*TASK DIRECTIONS:* Rewrite the lines starting at the one containing "How much distance divides" and stopping after the one containing "4.08 meters", changing "couch" to "sofa" and leaving everything else as it is.

*EXTRACTED DATA:*
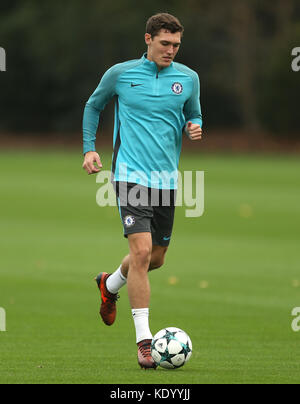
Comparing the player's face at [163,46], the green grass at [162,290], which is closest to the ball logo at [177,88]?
the player's face at [163,46]

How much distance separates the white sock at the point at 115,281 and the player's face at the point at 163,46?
6.58 feet

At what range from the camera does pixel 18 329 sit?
10.7 metres

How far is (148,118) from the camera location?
898 cm

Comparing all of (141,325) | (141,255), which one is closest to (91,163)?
(141,255)

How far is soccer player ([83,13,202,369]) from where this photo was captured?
28.8 feet

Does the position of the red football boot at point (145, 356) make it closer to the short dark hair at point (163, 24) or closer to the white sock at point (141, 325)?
the white sock at point (141, 325)

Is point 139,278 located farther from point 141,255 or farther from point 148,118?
point 148,118

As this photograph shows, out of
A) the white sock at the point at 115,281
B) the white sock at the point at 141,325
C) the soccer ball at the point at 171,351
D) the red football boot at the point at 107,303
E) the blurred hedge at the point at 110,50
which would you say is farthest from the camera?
the blurred hedge at the point at 110,50

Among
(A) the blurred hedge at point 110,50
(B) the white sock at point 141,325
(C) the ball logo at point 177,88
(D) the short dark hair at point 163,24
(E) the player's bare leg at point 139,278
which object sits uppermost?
(A) the blurred hedge at point 110,50

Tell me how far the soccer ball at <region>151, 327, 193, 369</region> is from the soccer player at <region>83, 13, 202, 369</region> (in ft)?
1.50

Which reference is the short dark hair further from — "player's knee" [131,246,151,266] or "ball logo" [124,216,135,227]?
"player's knee" [131,246,151,266]

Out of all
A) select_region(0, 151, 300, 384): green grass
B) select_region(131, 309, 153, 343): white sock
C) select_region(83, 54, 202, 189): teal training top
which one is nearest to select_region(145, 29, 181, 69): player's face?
select_region(83, 54, 202, 189): teal training top

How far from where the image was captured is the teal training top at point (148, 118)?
8.96 m

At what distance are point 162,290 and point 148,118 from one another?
18.6 ft
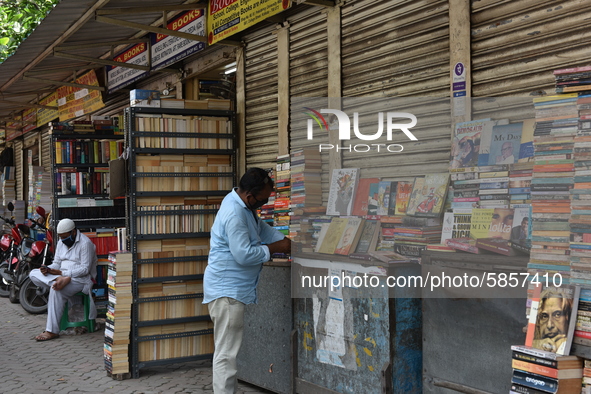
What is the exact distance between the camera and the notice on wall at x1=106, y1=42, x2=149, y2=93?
10278 millimetres

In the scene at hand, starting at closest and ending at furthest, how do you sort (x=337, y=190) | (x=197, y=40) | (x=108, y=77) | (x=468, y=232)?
1. (x=468, y=232)
2. (x=337, y=190)
3. (x=197, y=40)
4. (x=108, y=77)

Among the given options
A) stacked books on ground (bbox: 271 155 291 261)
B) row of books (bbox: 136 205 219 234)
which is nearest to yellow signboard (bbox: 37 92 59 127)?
row of books (bbox: 136 205 219 234)

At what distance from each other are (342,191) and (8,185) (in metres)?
18.2

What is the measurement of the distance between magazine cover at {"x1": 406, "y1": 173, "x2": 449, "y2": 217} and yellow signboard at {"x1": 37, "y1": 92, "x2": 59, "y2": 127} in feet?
40.7

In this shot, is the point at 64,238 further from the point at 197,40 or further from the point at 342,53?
the point at 342,53

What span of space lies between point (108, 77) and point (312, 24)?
668 centimetres

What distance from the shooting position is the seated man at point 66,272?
8.66 metres

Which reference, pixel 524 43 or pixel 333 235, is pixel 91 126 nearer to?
pixel 333 235

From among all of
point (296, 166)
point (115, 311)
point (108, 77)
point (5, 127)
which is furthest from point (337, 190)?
point (5, 127)

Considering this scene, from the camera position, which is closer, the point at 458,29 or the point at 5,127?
the point at 458,29

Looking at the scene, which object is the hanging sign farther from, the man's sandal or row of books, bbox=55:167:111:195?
the man's sandal

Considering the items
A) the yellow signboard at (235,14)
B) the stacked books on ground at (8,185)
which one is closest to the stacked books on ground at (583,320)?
the yellow signboard at (235,14)

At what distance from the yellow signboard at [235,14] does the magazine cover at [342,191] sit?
1767 mm

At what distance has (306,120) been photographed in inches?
262
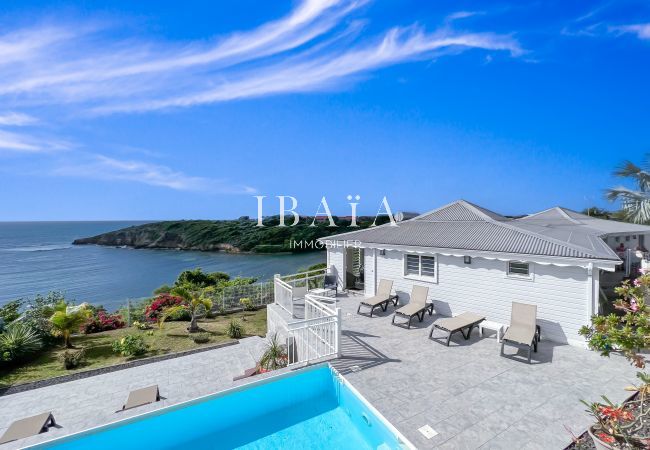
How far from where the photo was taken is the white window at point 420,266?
465 inches

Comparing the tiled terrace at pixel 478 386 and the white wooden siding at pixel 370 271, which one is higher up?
the white wooden siding at pixel 370 271

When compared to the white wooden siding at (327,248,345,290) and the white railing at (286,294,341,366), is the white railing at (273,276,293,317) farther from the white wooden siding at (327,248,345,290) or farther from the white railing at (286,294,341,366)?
the white wooden siding at (327,248,345,290)

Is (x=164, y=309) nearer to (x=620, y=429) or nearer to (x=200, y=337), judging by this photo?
(x=200, y=337)

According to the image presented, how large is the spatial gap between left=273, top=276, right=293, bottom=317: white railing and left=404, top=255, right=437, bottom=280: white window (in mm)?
4829

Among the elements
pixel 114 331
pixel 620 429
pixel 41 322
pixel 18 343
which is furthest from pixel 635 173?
pixel 41 322

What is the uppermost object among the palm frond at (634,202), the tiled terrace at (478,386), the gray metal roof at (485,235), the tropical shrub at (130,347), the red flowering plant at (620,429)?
the palm frond at (634,202)

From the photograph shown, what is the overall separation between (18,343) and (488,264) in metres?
16.3

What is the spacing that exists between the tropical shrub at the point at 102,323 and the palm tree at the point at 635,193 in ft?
83.7

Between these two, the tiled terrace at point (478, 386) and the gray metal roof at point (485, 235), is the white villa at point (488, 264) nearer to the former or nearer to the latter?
→ the gray metal roof at point (485, 235)

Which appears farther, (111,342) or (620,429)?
(111,342)

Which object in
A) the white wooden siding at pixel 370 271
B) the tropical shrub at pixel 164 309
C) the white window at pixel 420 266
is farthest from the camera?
the tropical shrub at pixel 164 309

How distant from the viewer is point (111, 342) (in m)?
12.6

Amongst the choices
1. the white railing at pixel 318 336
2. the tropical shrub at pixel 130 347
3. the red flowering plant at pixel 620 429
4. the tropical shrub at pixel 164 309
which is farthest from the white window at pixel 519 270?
the tropical shrub at pixel 164 309

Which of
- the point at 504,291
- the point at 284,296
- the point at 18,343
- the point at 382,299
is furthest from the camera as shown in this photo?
the point at 382,299
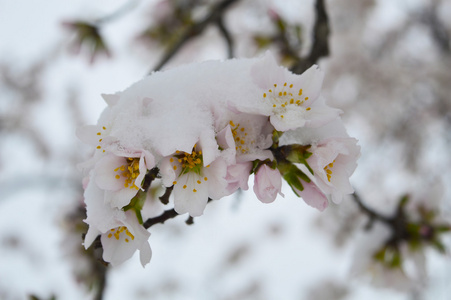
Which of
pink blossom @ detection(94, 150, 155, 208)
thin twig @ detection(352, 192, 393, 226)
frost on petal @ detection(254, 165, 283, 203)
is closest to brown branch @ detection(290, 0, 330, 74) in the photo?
thin twig @ detection(352, 192, 393, 226)

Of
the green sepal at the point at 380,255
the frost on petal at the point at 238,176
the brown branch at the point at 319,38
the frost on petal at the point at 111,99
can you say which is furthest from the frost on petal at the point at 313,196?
the green sepal at the point at 380,255

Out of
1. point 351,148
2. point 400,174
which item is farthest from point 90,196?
point 400,174

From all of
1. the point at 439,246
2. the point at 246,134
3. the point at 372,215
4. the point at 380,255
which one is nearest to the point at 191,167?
the point at 246,134

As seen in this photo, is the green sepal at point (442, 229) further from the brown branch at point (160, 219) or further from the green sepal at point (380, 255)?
the brown branch at point (160, 219)

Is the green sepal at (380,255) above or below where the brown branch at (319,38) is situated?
below

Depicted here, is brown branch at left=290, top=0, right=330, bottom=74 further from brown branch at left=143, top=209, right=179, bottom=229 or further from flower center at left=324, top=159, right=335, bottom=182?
brown branch at left=143, top=209, right=179, bottom=229

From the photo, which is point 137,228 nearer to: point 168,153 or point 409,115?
point 168,153

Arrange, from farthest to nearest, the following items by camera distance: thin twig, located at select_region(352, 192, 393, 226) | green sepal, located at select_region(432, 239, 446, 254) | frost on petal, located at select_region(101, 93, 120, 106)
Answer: green sepal, located at select_region(432, 239, 446, 254)
thin twig, located at select_region(352, 192, 393, 226)
frost on petal, located at select_region(101, 93, 120, 106)
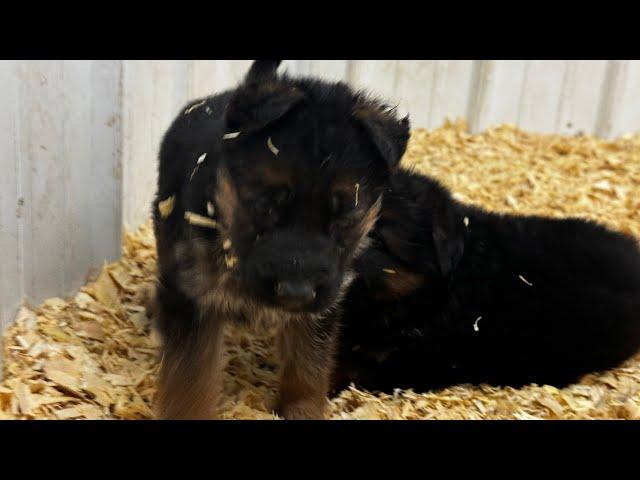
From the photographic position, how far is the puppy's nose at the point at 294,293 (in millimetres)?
2902

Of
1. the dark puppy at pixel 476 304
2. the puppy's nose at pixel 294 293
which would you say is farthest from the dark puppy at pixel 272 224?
the dark puppy at pixel 476 304

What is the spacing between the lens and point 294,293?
2908mm

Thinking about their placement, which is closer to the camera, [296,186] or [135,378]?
[296,186]

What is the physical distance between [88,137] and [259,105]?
165 centimetres

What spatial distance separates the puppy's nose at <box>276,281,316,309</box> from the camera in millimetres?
2902

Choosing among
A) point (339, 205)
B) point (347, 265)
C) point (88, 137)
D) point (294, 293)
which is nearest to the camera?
point (294, 293)

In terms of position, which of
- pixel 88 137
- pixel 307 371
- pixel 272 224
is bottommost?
pixel 307 371

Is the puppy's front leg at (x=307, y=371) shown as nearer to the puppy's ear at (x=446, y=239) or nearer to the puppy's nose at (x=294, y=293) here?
the puppy's nose at (x=294, y=293)

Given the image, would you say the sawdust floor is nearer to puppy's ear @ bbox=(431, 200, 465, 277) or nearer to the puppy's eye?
puppy's ear @ bbox=(431, 200, 465, 277)

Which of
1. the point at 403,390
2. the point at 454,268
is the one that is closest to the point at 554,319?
the point at 454,268

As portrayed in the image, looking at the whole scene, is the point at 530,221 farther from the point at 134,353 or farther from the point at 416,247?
the point at 134,353

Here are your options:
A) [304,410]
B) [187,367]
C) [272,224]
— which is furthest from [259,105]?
[304,410]

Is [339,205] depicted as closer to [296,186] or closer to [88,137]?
[296,186]

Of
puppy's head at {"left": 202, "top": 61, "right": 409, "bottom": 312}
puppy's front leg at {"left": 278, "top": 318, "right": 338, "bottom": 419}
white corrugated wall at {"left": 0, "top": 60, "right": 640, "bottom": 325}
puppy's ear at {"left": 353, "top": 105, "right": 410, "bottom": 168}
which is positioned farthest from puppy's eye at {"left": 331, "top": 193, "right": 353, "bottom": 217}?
white corrugated wall at {"left": 0, "top": 60, "right": 640, "bottom": 325}
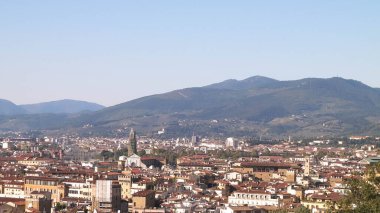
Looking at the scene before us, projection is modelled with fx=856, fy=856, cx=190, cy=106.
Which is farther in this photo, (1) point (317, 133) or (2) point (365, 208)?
(1) point (317, 133)

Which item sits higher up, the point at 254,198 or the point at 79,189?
the point at 79,189

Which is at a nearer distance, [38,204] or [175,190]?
[38,204]

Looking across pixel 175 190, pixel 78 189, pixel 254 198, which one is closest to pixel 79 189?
pixel 78 189

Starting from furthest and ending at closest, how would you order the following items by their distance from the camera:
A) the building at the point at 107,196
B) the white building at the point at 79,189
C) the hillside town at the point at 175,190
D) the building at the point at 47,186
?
1. the building at the point at 47,186
2. the white building at the point at 79,189
3. the building at the point at 107,196
4. the hillside town at the point at 175,190

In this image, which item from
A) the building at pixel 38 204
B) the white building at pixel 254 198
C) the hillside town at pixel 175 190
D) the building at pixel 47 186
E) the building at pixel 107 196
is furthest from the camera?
the building at pixel 47 186

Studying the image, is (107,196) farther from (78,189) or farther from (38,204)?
(78,189)

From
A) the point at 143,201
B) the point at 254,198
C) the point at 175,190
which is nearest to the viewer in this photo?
the point at 143,201

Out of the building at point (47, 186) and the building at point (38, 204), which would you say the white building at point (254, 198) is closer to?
the building at point (38, 204)

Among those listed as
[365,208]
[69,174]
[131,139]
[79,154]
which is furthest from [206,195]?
[79,154]

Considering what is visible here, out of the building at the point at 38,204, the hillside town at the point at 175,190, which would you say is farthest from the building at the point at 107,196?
the building at the point at 38,204

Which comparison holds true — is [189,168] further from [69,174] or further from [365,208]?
[365,208]

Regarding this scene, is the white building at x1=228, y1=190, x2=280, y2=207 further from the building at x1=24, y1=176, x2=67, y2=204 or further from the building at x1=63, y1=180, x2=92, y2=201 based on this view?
the building at x1=24, y1=176, x2=67, y2=204
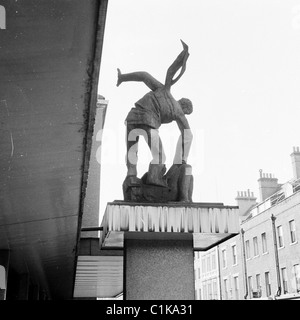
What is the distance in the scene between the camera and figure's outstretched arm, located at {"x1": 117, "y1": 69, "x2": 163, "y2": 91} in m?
8.41

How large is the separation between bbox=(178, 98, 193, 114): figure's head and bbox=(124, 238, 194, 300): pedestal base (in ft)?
7.76

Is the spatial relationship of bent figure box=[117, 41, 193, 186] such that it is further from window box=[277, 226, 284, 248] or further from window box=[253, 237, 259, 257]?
window box=[253, 237, 259, 257]

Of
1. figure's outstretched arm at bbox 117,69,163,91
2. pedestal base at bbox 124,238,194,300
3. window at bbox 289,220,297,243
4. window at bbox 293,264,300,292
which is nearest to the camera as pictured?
pedestal base at bbox 124,238,194,300

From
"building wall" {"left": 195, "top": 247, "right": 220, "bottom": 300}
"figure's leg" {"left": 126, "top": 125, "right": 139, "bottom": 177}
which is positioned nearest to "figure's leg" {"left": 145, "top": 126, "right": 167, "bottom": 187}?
"figure's leg" {"left": 126, "top": 125, "right": 139, "bottom": 177}

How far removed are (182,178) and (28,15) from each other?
505cm

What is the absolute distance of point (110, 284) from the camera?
19219 millimetres

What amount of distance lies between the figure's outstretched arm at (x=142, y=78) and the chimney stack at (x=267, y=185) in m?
35.1

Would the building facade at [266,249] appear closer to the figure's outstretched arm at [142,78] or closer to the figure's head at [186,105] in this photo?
the figure's head at [186,105]

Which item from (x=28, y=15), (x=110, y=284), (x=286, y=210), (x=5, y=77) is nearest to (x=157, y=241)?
(x=5, y=77)

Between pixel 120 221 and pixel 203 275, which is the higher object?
pixel 203 275

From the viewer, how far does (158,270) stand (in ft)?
→ 24.5

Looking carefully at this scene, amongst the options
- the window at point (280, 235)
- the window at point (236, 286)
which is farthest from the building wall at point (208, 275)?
the window at point (280, 235)

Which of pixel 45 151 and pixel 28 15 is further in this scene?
pixel 45 151
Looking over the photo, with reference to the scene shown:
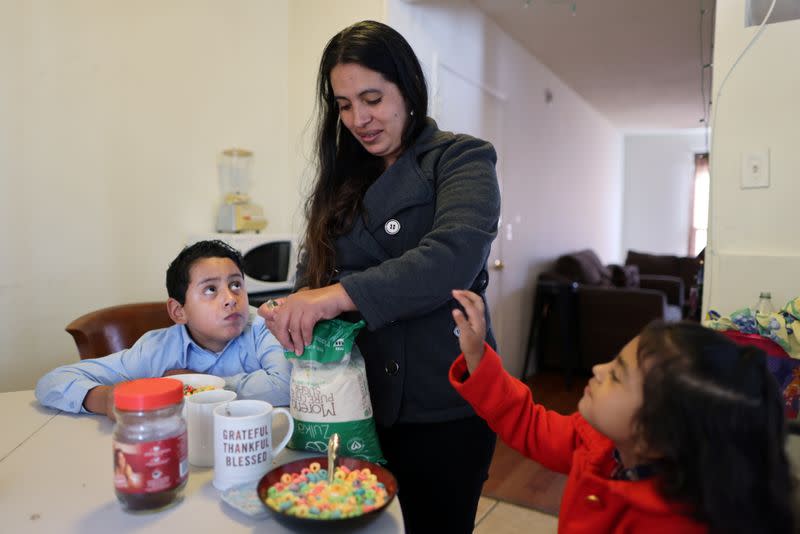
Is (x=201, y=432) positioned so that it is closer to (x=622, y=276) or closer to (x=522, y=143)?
(x=522, y=143)

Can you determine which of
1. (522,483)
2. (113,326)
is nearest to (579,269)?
(522,483)

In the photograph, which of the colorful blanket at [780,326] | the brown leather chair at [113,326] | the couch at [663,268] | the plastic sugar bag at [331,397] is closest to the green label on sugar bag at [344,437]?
the plastic sugar bag at [331,397]

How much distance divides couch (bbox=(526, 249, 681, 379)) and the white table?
4.08 meters

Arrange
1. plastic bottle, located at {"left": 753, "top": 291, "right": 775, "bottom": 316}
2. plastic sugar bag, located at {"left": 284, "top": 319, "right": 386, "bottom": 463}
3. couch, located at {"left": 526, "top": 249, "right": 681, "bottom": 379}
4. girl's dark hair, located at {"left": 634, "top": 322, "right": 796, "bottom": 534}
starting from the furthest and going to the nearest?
couch, located at {"left": 526, "top": 249, "right": 681, "bottom": 379} → plastic bottle, located at {"left": 753, "top": 291, "right": 775, "bottom": 316} → plastic sugar bag, located at {"left": 284, "top": 319, "right": 386, "bottom": 463} → girl's dark hair, located at {"left": 634, "top": 322, "right": 796, "bottom": 534}

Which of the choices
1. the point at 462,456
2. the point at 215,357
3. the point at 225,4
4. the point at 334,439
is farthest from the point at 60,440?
the point at 225,4

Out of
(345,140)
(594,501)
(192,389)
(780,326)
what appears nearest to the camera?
(594,501)

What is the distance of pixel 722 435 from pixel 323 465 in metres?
0.50

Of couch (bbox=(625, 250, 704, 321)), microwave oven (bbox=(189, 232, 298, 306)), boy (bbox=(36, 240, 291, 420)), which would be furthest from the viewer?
couch (bbox=(625, 250, 704, 321))

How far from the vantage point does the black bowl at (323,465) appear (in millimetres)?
675

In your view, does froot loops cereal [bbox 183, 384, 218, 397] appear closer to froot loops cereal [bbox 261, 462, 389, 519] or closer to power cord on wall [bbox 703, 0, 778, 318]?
froot loops cereal [bbox 261, 462, 389, 519]

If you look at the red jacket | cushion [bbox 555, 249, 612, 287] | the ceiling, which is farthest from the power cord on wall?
cushion [bbox 555, 249, 612, 287]

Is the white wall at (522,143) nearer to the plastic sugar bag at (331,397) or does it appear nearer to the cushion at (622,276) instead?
the cushion at (622,276)

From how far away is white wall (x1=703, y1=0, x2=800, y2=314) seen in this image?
6.07ft

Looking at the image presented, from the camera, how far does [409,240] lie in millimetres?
1095
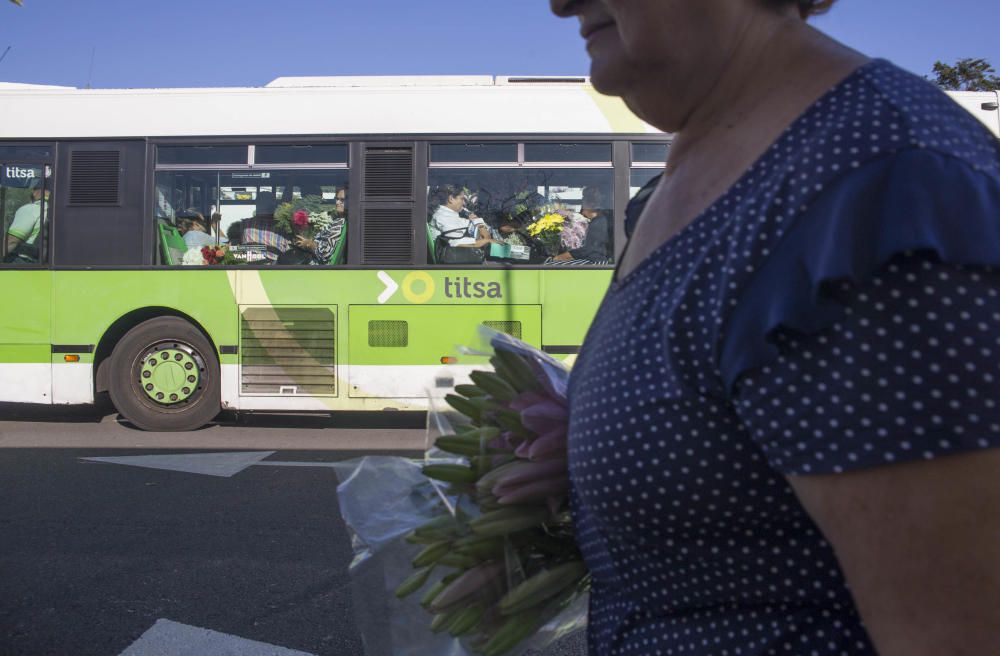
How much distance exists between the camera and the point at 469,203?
354 inches

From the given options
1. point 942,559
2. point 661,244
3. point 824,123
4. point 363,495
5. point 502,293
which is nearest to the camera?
point 942,559

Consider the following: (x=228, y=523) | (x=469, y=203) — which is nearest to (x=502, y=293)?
(x=469, y=203)

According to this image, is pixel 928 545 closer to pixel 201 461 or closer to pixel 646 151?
pixel 201 461

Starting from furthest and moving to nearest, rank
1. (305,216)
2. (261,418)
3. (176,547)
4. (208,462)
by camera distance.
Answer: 1. (261,418)
2. (305,216)
3. (208,462)
4. (176,547)

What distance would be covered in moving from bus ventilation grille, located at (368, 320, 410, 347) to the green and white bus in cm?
2

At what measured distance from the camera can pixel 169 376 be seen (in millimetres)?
9188

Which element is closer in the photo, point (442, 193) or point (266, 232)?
point (442, 193)

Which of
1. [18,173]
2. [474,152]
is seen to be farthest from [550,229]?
[18,173]

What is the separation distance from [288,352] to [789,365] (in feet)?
28.0

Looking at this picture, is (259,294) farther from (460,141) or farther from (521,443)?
(521,443)

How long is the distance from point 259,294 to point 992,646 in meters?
8.77

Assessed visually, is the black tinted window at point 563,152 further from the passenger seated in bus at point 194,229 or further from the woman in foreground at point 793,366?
Result: the woman in foreground at point 793,366

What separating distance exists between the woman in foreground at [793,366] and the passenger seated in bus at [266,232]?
8295 millimetres

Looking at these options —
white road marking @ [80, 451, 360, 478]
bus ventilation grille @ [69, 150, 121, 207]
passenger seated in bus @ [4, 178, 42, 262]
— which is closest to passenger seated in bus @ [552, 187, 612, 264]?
white road marking @ [80, 451, 360, 478]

*FULL RESPONSE:*
How much distance divides sofa (bbox=(526, 249, 681, 379)) and the white table?
4.08 meters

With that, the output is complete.